- [任务说明] 根据关于 TensorFlow 模型优化的这段文字,说明为什么在边缘设备上模型大小和计算效率会成为主要考虑因素。

- [提取文本]
******************************

TensorFlow 模型优化
使用集合让一切井井有条
根据您的偏好保存内容并对其进行分类。
TensorFlow 模型优化工具包可最大限度地降低优化机器学习推断的复杂性。
在部署机器学习模型时,推断效率是一个关键考虑因素,因为延迟时间和内存利用率会受到影响,并且在很多情况下还会影响耗电量。尤其是在边缘设备(例如移动设备和物联网 (IoT) 设备)上,由于资源受到进一步限制,因此模型大小和计算效率成为一个主要考虑因素。
随着在不同架构上训练的模型数量不断增多,训练作业的计算需求也会不断提高;而推断作业的计算需求的增长速度与用户数量成比例。

******************************

- [数据列表]
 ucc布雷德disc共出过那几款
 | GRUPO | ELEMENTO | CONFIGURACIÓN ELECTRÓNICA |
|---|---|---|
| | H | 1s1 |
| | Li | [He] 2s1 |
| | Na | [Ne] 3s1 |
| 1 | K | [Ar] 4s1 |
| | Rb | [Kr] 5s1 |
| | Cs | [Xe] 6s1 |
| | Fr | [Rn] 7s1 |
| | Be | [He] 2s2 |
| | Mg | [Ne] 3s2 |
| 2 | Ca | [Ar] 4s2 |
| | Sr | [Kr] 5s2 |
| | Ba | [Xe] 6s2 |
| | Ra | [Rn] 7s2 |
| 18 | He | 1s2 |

******************************

- [参考解答] 因为在移动设备和物联网 (IoT) 设备等边缘设备上,资源受到进一步限制,所以模型大小和计算效率成为一个主要考虑因素。